§ **Task directions**
Please reproduce everything in the background on Austin election documents from "In 2012, the" down to "without any progress.", changing "resolution" to "ordinance".
START Extract
Background – Election Documents, Austin City Clerk, PDF, OCR, and more
Though Austin mayoral and council candidate campaign finance reports (CFRs) are available on the City Clerk’s website, the files are not easy to work with. Candidates bring printed copies to the Austin City Clerk, who scans the printouts and puts the resulting PDF files online for the public to view. The PDF files can be large, slow-scrolling, and difficult to read.
Unfortunately, there is not yet an electronic entry and submission process for Austin campaign data, though it has been discussed for years. One can find articles on that topic, going back well over a decade, from election transparency advocate and local Austin attorney, Fred Lewis. Such a process would allow for the creation of CSV or Excel files for the public to use, or an online database searchable by field name. It would eliminate the huge problems that come with relying on OCR’d documents.
In 2012, the Austin City Council passed a resolution to create an online searchable and downloadable database for election documents and data by 2013 – a requirement which is still incomplete. Check out this article for more information on that effort. Ultimately, the resolution was repealed and replaced by an alternative idea to get the State to open up their software, though that idea stalled without any progress.
END Extract
START Supplied entries
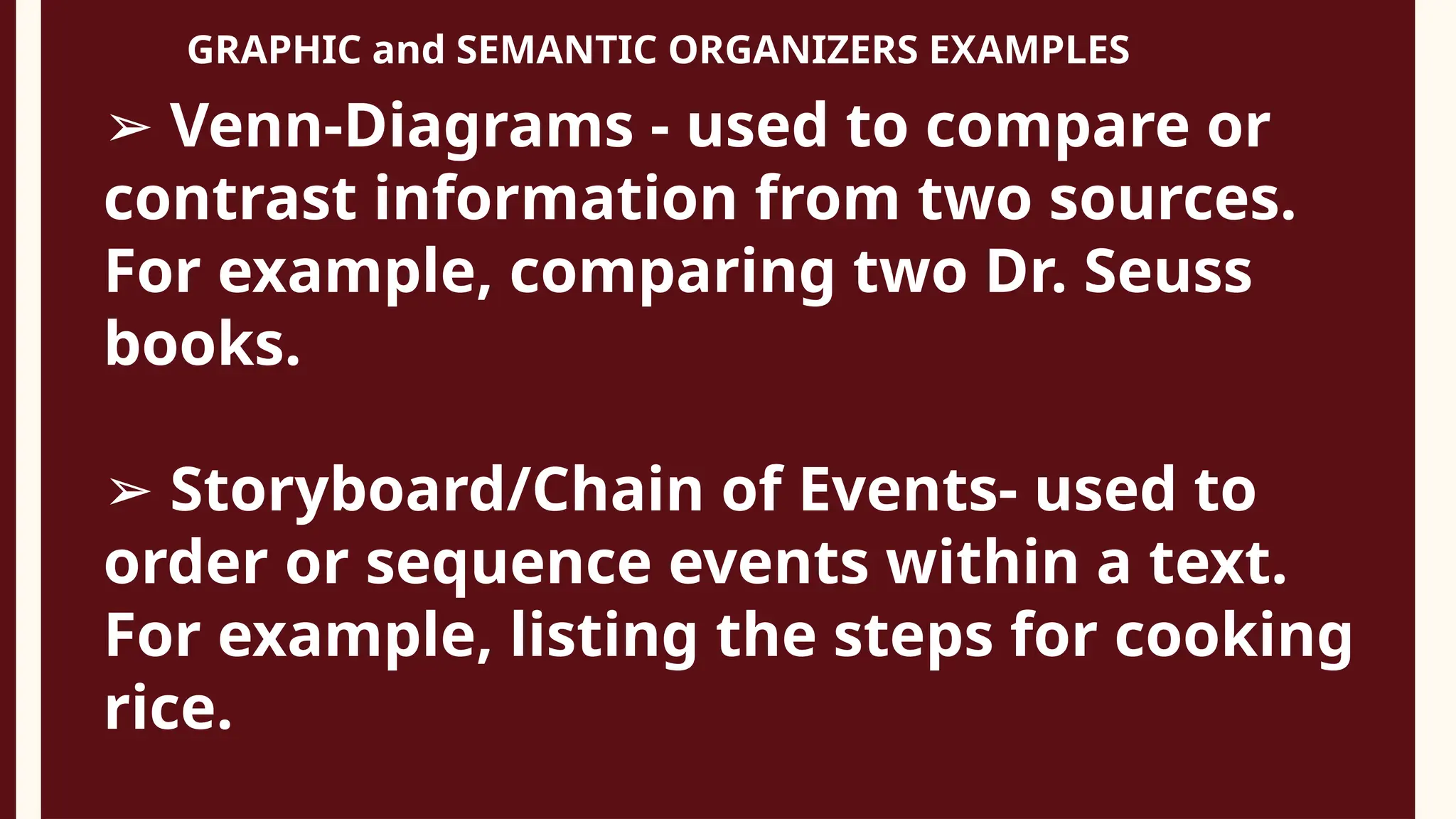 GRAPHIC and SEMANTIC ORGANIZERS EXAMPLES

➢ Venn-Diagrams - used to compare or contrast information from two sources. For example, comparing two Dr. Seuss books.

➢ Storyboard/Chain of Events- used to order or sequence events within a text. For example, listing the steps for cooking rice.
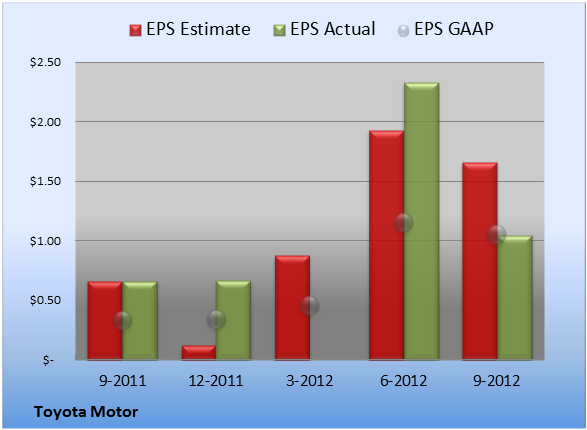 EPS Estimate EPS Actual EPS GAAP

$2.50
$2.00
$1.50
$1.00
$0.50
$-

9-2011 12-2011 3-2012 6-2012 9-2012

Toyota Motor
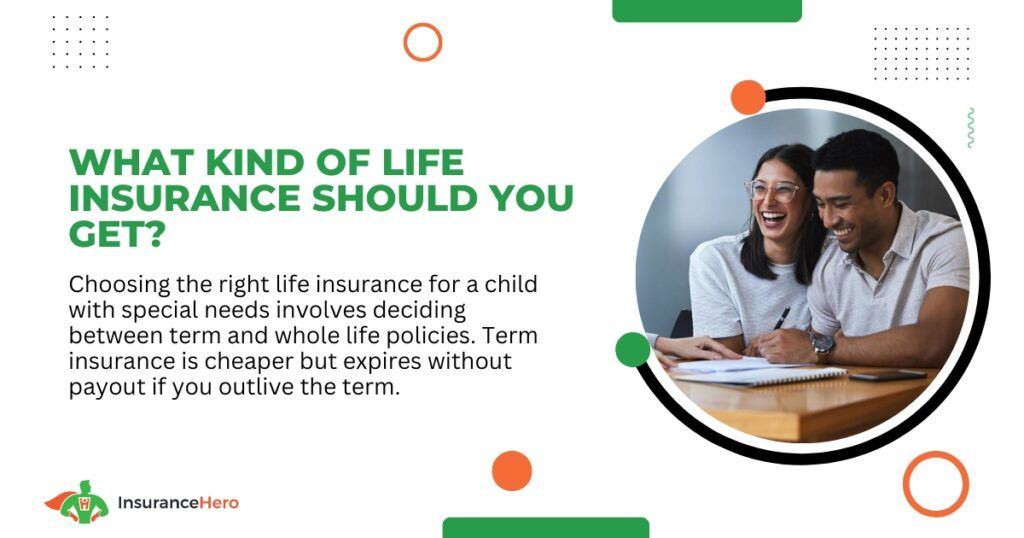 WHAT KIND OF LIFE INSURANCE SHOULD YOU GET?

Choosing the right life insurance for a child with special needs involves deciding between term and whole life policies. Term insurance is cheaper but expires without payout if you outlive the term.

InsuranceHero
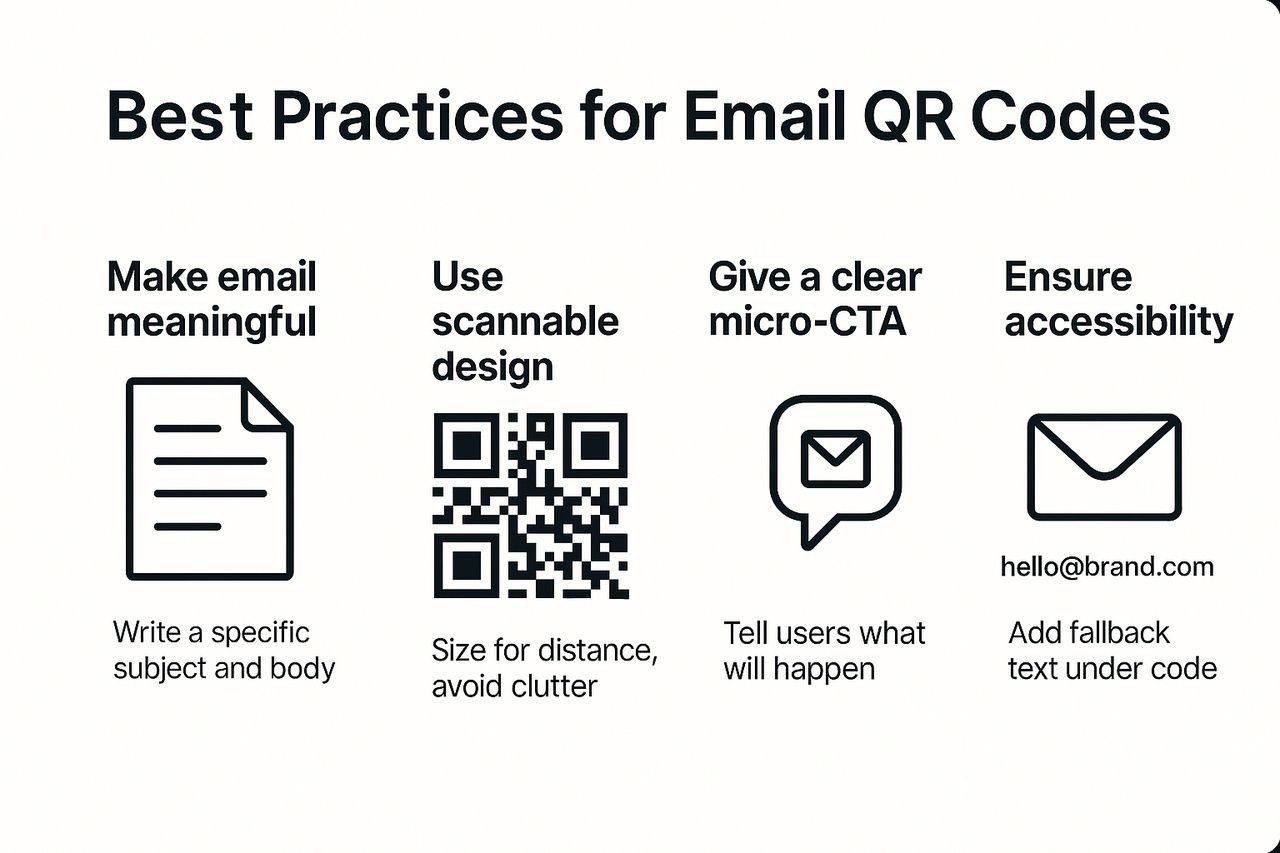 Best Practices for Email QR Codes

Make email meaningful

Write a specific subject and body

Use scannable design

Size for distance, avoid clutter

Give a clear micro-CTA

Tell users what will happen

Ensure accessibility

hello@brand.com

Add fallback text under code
END Supplied entries
§ **Written solution**
In 2012, the Austin City Council passed a ordinance to create an online searchable and downloadable database for election documents and data by 2013 – a requirement which is still incomplete. Check out this article for more information on that effort. Ultimately, the ordinance was repealed and replaced by an alternative idea to get the State to open up their software, though that idea stalled without any progress.